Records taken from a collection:
------------------------------------------------

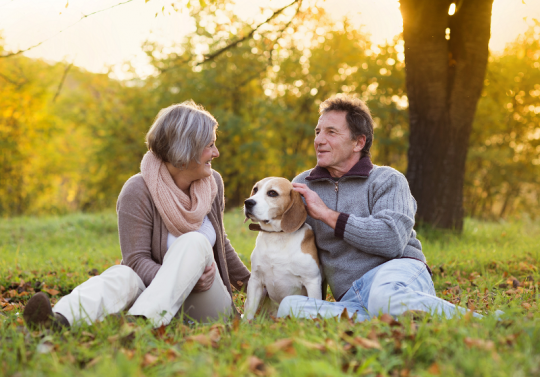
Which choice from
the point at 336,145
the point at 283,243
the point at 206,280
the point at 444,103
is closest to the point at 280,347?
the point at 206,280

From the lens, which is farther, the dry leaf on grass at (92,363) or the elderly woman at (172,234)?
the elderly woman at (172,234)

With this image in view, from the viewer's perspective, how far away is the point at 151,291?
112 inches

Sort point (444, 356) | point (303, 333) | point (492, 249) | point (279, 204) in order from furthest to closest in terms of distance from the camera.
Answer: point (492, 249)
point (279, 204)
point (303, 333)
point (444, 356)

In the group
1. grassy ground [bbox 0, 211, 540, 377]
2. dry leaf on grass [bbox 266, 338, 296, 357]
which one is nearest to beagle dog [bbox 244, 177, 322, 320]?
grassy ground [bbox 0, 211, 540, 377]

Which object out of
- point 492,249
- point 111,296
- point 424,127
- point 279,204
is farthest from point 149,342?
point 424,127

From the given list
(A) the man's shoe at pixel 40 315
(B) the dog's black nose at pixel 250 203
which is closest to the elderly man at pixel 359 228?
(B) the dog's black nose at pixel 250 203

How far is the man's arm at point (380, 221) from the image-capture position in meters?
3.25

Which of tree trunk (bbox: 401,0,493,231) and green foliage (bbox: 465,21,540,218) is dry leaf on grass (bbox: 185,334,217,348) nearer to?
tree trunk (bbox: 401,0,493,231)

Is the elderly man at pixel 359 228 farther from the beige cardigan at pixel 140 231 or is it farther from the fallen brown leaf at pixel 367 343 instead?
the beige cardigan at pixel 140 231

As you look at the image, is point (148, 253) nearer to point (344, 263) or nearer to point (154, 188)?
point (154, 188)

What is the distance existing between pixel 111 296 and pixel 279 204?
1342 mm

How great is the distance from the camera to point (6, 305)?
13.6ft

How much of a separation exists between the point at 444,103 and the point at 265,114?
9.40 metres

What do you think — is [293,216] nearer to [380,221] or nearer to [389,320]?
[380,221]
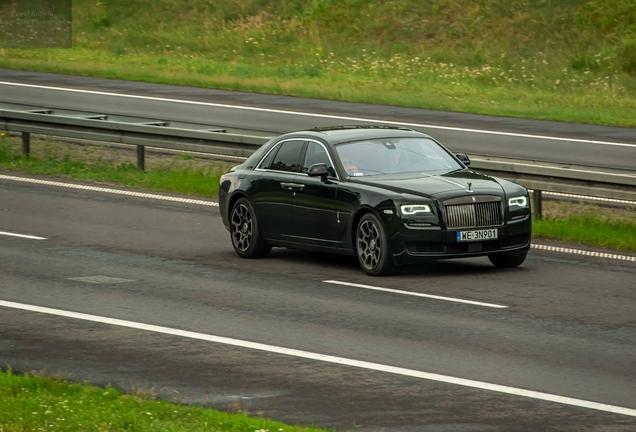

------------------------------------------------

## PROBLEM DETAILS
Please rewrite the records above, replacing "dry leaf on grass" with "dead leaf on grass" wherever it appears and leaving everything else unchanged. Leave the pictures out of your answer.

## SOLVED PROBLEM
Which choice from
the point at 336,145
the point at 283,243
the point at 206,280
the point at 444,103
is closest to the point at 280,347?
the point at 206,280

From the lens, which is farther, the dead leaf on grass at (92,363) or the elderly woman at (172,234)?
the elderly woman at (172,234)

With this image in view, from the viewer's perspective, how far away is the point at 151,291?
112 inches

Sort point (444, 356) | point (303, 333) | point (492, 249) | point (279, 204) in order from furthest to closest in terms of distance from the camera.
Answer: point (492, 249)
point (279, 204)
point (303, 333)
point (444, 356)

In the group
1. grassy ground [bbox 0, 211, 540, 377]
2. dead leaf on grass [bbox 266, 338, 296, 357]
which one is nearest to beagle dog [bbox 244, 177, 322, 320]?
grassy ground [bbox 0, 211, 540, 377]

Which object out of
- point 492,249
- point 111,296
- point 424,127
- point 279,204
is farthest from point 149,342?
point 424,127

From the given list
(A) the man's shoe at pixel 40 315
(B) the dog's black nose at pixel 250 203
which is closest to the elderly man at pixel 359 228?
(B) the dog's black nose at pixel 250 203

How far is the man's arm at point (380, 221) from the image-capture position in meters?
3.25

Which of tree trunk (bbox: 401,0,493,231) and green foliage (bbox: 465,21,540,218) is dead leaf on grass (bbox: 185,334,217,348) nearer to?
tree trunk (bbox: 401,0,493,231)

Is the elderly man at pixel 359 228 farther from the beige cardigan at pixel 140 231 or is it farther from the fallen brown leaf at pixel 367 343 instead?
the beige cardigan at pixel 140 231

As you look at the image, is point (148, 253) nearer to point (344, 263) or nearer to point (154, 188)?
point (154, 188)

What is the distance existing between pixel 111 296 and pixel 279 204?
1342 mm

How great is the distance from the camera to point (6, 305)?
13.6ft

How much of a separation exists between the point at 444,103 and the point at 265,114?
9.40 metres

What do you think — is [293,216] nearer to [380,221] or nearer to [389,320]?
[380,221]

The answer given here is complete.